SINGAPORE – Prices of liquefied natural gas (LNG) are levelling out in Asia thanks to a move by China to buy less on the global market and more from Russian sellers desperate to strike deals on the sidelines.

Russia is scrambling to sell energy exports like LNG and crude oil, given the sanctions imposed by many major markets in the wake of its invasion of Ukraine in late February.

China’s indifference to Western sanctions means it can easily take advantage of Moscow’s desperation to sell LNG at attractive and preferential discounted prices.

The deals it is making with Moscow means it does not have to compete with other buyers on the world market – especially Europeans rushing to build up LNG supplies before winter – and this is helping keep global prices capped.

Mr Toby Copson, global head of trading and advisory at Trident LNG, said Asia and Europe have benefited significantly from China’s lacklustre dealings in the LNG spot market.

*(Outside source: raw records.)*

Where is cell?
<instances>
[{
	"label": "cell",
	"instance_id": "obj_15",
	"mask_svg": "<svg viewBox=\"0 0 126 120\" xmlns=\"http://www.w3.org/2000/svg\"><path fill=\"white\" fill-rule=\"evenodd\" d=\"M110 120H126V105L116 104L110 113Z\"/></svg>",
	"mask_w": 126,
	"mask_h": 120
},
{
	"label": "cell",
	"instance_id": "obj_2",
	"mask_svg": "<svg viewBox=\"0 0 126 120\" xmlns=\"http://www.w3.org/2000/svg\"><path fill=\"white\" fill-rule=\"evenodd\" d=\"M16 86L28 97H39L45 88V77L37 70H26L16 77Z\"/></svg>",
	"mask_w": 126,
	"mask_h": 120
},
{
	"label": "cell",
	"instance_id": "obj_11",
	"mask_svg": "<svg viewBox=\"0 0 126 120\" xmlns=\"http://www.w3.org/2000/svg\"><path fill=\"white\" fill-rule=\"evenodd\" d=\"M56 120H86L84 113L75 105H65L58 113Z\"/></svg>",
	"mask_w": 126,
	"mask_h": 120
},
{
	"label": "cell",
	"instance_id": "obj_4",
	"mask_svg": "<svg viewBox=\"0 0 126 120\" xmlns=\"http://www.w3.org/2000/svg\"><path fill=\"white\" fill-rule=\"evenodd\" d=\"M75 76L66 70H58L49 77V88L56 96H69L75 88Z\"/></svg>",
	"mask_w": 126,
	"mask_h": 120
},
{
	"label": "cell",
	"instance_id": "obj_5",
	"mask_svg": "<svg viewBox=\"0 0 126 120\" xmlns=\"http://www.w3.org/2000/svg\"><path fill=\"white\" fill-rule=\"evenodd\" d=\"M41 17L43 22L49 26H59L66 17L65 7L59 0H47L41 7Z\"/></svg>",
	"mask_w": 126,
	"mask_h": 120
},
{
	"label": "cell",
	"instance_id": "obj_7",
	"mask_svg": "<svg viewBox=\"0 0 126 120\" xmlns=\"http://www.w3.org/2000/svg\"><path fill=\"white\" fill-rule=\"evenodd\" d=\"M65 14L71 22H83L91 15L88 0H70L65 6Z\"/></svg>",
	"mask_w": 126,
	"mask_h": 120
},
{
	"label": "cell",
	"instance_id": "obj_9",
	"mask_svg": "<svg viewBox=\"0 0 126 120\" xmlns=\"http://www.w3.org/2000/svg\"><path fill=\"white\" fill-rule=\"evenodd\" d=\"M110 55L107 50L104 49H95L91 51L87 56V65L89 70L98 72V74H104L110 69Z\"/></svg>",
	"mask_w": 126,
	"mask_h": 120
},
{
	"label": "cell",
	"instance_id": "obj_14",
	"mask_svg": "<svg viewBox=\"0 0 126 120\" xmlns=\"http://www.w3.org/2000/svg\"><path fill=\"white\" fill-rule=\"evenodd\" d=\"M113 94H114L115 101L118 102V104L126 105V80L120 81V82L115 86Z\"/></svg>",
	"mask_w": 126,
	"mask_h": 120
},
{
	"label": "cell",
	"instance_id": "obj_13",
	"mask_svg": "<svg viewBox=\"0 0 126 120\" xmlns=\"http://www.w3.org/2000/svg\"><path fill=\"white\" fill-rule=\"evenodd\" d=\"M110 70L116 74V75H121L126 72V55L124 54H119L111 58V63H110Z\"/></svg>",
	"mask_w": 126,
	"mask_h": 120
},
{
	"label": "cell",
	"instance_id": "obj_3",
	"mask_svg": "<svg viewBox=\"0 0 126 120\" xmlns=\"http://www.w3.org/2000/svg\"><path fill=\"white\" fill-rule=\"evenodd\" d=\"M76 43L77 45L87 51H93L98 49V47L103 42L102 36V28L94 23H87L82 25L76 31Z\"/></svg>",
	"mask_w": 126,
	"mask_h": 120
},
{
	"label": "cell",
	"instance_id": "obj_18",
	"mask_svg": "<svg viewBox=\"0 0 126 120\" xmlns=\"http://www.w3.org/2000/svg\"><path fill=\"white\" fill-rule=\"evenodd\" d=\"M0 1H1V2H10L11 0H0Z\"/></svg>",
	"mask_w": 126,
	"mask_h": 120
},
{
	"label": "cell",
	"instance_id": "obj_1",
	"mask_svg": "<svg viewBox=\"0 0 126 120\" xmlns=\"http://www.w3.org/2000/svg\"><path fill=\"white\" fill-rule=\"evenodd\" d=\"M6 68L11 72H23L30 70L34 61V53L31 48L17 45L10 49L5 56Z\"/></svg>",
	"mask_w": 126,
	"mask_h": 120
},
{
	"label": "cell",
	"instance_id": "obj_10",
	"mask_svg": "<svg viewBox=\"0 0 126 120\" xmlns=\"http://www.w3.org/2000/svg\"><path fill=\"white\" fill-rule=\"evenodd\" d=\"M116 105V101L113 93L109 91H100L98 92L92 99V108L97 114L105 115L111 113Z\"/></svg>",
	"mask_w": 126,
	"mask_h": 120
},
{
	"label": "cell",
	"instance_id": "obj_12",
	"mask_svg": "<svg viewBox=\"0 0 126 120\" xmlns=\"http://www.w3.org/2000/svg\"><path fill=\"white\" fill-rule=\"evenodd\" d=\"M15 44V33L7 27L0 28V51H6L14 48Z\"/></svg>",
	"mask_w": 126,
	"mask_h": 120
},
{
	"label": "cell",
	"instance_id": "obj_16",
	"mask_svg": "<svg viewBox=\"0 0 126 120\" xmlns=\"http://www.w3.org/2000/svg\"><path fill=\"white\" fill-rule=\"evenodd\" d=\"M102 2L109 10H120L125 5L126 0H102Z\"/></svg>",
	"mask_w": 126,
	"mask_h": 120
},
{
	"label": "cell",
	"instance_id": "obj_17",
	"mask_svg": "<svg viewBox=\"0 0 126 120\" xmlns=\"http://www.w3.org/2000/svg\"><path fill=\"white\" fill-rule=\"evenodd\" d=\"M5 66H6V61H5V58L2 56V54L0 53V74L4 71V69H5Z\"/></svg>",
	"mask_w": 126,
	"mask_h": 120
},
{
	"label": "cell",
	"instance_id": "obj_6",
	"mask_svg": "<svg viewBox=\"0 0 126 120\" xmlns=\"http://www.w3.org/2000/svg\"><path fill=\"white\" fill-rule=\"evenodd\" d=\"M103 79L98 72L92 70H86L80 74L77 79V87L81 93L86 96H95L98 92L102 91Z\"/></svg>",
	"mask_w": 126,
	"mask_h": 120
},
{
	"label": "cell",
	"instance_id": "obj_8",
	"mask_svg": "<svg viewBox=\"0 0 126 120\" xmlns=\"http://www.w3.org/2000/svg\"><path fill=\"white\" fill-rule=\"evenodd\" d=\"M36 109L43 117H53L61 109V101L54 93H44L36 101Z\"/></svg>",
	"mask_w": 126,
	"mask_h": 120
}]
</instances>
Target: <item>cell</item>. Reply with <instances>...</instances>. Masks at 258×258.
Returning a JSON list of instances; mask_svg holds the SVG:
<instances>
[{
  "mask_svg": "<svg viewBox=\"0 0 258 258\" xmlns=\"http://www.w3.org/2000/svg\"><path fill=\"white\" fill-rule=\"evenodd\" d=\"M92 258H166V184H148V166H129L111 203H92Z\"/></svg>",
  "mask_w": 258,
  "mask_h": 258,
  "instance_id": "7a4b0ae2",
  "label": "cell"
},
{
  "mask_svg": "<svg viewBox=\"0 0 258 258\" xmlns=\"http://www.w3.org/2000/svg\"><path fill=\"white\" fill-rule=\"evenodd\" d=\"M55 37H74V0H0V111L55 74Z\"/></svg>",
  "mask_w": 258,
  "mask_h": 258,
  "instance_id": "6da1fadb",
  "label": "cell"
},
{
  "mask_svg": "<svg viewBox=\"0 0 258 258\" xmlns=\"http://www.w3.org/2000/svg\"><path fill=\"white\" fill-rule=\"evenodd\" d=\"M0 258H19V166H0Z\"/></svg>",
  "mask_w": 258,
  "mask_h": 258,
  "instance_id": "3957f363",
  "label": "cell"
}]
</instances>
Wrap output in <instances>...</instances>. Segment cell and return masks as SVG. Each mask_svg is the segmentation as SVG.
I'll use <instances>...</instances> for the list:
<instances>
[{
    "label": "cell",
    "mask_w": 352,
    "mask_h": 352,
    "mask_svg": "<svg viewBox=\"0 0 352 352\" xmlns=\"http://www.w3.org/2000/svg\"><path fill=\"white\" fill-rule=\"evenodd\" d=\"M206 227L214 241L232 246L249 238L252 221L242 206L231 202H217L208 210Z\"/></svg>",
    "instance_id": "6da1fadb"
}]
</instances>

“If they had been competing, prices would have been several magnitudes higher due to how tight the market has been,” he added.

China’s imports of Russian LNG hit 671,105 tonnes in August, close to a two-year high, official Chinese data noted on Tuesday.

Imports from Russia were also up 36.7 per cent from the same period in 2021 and 63.8 per cent ahead of July’s 409,682 tonnes.

Mr Copson added that China has been a crafty seller of LNG as well. “It has been selling contractual volumes from its portfolios and hedging those sales in effect with cheaper Russian supply at a discount, so commercially, it’s been a clever move.”

Mr Henning Gloystein, director of energy, climate and resources at Eurasia Group, said some of the Russian LNG cargoes bought by China at steep discounts could likely have been resold into the European market at higher prices.

Mr Ciaran Roe, global director of LNG at S&P Global Commodity Insights, said he expects China to expand its purchases of Russian LNG over the next few months.

“Recently, a larger number of short-term cargoes became available from Russia’s eastern LNG plant Sakhalin, and it is likely these cargoes will end up in China due to proximity and buying appetite,” he added, noting that the diminished pool of buyers is leading Moscow to offer considerable discounts.

The average LNG price for spot cargo being delivered in November to north-east Asia is estimated at US$45 to US$50 per million British thermal units, according to industry sources, markedly lower than October, when it is estimated to be around US$57 to US$60.